EXERCISE DIRECTIONS -> Return word for word the passage in the Facebook ad guidelines article below, from "Facebook still allows" up to and including "for behavioral targeting.".

TEXT FOR ANALYSIS ->
□ □ □ □ □

Before back to school season begins in earnest, Facebook is schooling anyone running ads on its site.

Some estimates say developers on Facebook's platform could make $500 million this year, much of it through advertisements appearing on the applications they run on Facebook. (This is about as much money as some project Facebook itself will make.) Last week, Facebook released new guidelines for these ads in a blog post titled "Good Ads Make for a Good Ecosystem."

Moving forward, Facebook will block advertisers that don't comply with its guidelines, listed in full here, and it recently revised these guidelines -- with which Facebook itself says it also complies. Facebook's Nick Gianos wrote, "In two recent cases we prohibited entire advertising networks from providing services to applications, because the networks weren't compliant with our policies and failed to correct their practices."

Facebook still allows apps to incorporate "virtual goods, subscriptions, advertising, or whatever you choose." But there are two types of advertisements that are no longer allowed to run on the social network:

  • Anything that sends "user data received from Facebook to ad networks," which limits the potential for behavioral targeting.
  • Any ads that display user data in applications, "unless specifically approved by Facebook."

The latter category seems troubling for some of those applications that show personal information such as pictures of your friends or their birthdays in an ad unit. Nick proceeds to write, "For now no such ads are authorized." I'm hearing some authorizations are in the works, so we'll see if those come in as of noon PST on Monday, when these updated policies take effect.

□ □ □ □ □

RECORDED INFORMATION ->
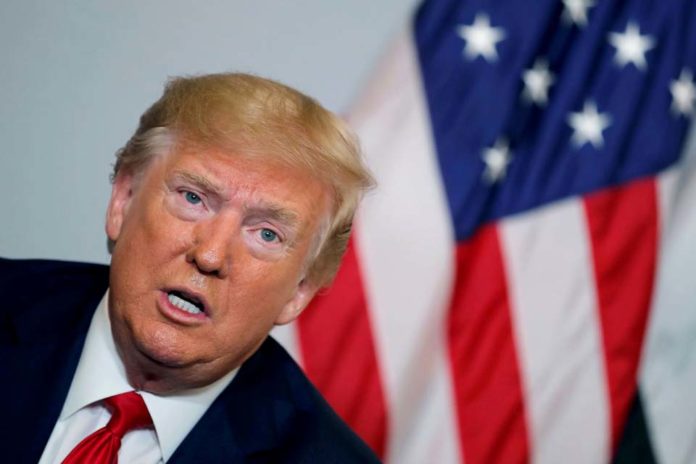 Trump vai decidir se ataca ou não o Irã em até duas semanas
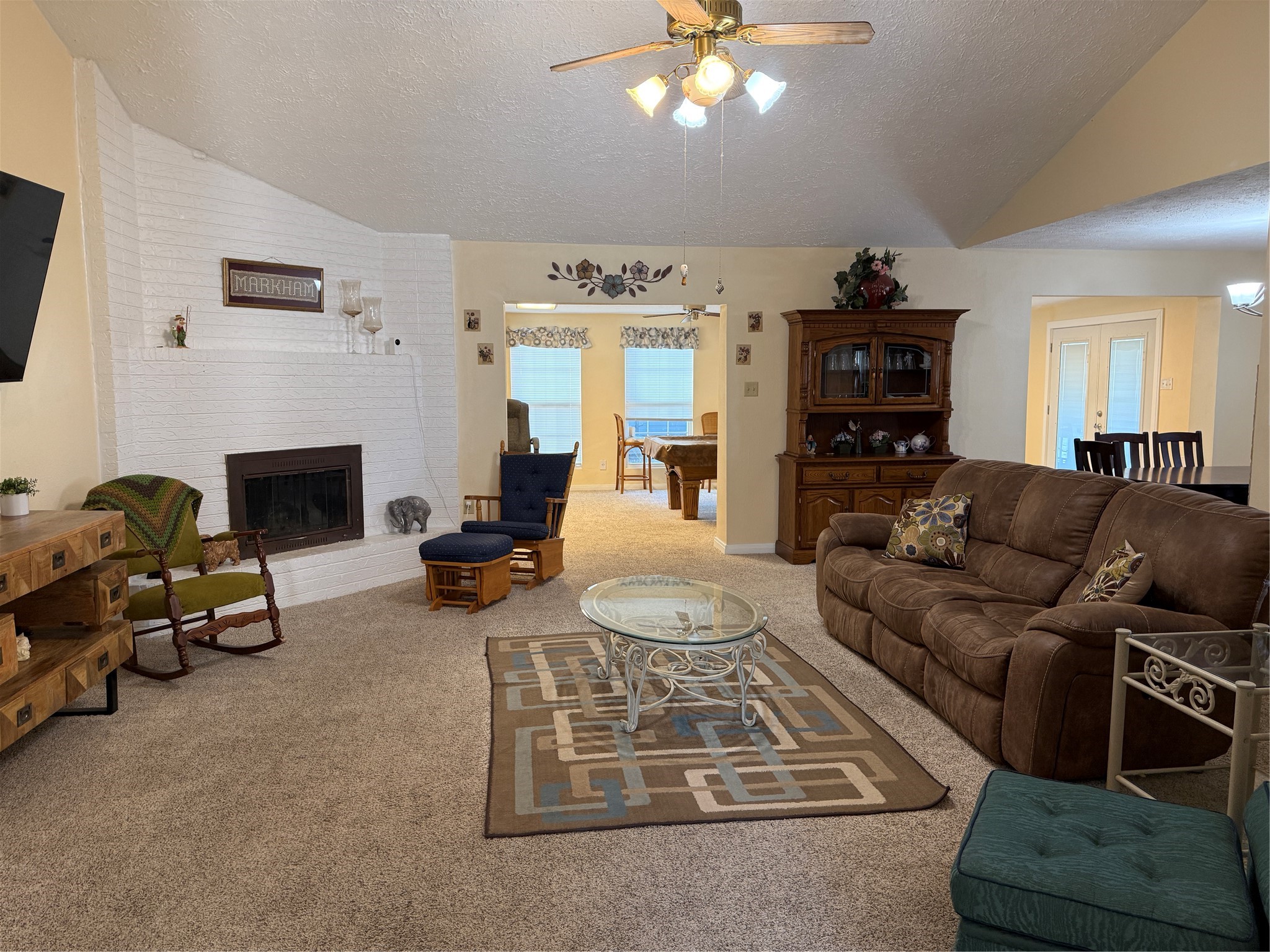 51 Oak Ridge Point Blank, TX 77364 - Photo 3 of 29 Big living room!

□ □ □ □ □

FINISHED EXERCISE ->
Facebook still allows apps to incorporate "virtual goods, subscriptions, advertising, or whatever you choose." But there are two types of advertisements that are no longer allowed to run on the social network:

  • Anything that sends "user data received from Facebook to ad networks," which limits the potential for behavioral targeting.